Our study has limitations. Social factors like income level, employment state, and level of education can probably influence felt stigma and quality of life. Unfortunately, we do not have information about these factors among our respondents. Only about 2.5% of the almost 50,000 visitors to the homepage participated in the survey. As 50,000 visitors constitute about 1% of Norway's population, more than the assumed number of people with epilepsy 0.65% (37.500); it is possible that during the study period, searches for “epilepsy” on the Norwegian Google site, resulted in the homepage of the NEA being listed first. Thus, everybody in Norway looking for information about epilepsy, not only patients and family members, may have visited the homepage of the NEA during the study period. As we do not have information about those visitors who chose not to participate in our survey, we cannot exclude a selection bias. For example, patients who do not feel that they have been exposed to stigmatization or discrimination may have less inclination to complete such a survey.
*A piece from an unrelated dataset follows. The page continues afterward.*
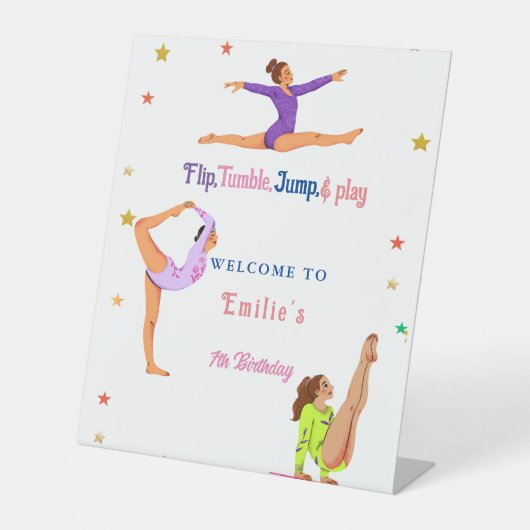 Signe De Table Saut de gymnastique Cartroues fille naissance Sign (Recto)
Or on the contrary, people who feel stigma might be more willing to respond.
The stigma scale by Jacoby has been found to be internally consistent (α coefficients = 0.82 20 and 0.7725), but the other questions used have not been tested for reliability or validity even if they have face validity.
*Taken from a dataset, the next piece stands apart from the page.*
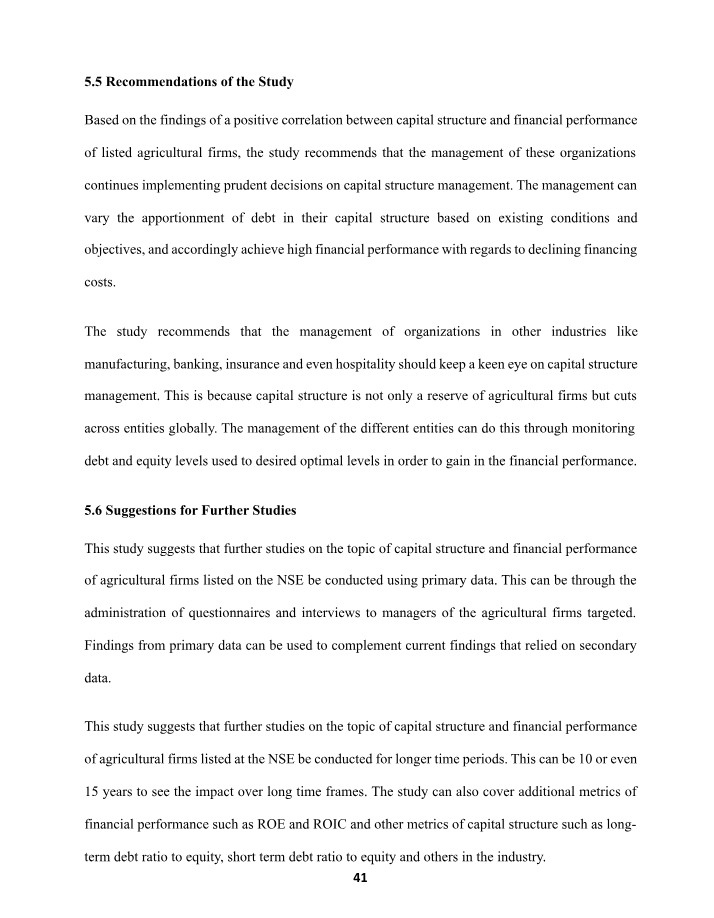 Wabwoba Capital Structure and Agricultural Firms Financial Analysis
All information was provided anonymously. While this has definite disadvantages as we are not able to control information for example seizure type, it can also make respondents more inclined to answer.
The large sample size of over 1000 respondents strengthens our study.
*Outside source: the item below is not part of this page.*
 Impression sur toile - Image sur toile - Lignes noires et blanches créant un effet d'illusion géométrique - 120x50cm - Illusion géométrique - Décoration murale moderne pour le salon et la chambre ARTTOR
The proportion of seizure-free patients (41%) was lower than expected in a representative sample of the Norwegian epilepsy population, and this may indicate that our study cohort is biased towards those with more severe epilepsy.
5 CONCLUSION
More than half of this large Norwegian cohort of people with epilepsy reported that they had been stigmatized, and more than one third had experienced discrimination solely on the basis of the disease. Thus, there is still a need for increased awareness and knowledge in the community regarding “the sacred disease”, even in high-income and high education countries like Norway. We believe the dissemination of evidence-based knowledge is the best prescription for fighting misconceptions and prejudices.
ACKNOWLEDGEMENTS
We are grateful to the Norwegian Epilepsy Association (NEA), which is the Norwegian branch of the International Bureau for Epilepsy, especially Henrik Peersen (Secretary General) and Therese Ravatn (Political advisor) for their valuable collaboration in this study. Thanks to Professor Lucy Robertson for critical reading and linguistic help and to Professor Dag Hofoss for critical reading and statistical help.
CONFLICT OF INTEREST
Oliver Henning has received speaker's honoraria from Eisai, UCB and Livanova. Morten I. Lossius has been paid for talks given in meetings arranged by Eisai and UCB, and for participation in expert panels for the same firms. Karl O. Nakken has received payment for lectures given in meetings directed by Eisai, UCB and Roche. Charlotte Buer has no conflicts of interest to disclose.
Open Research
DATA AVAILABILITY STATEMENT
Data available on request from the authors.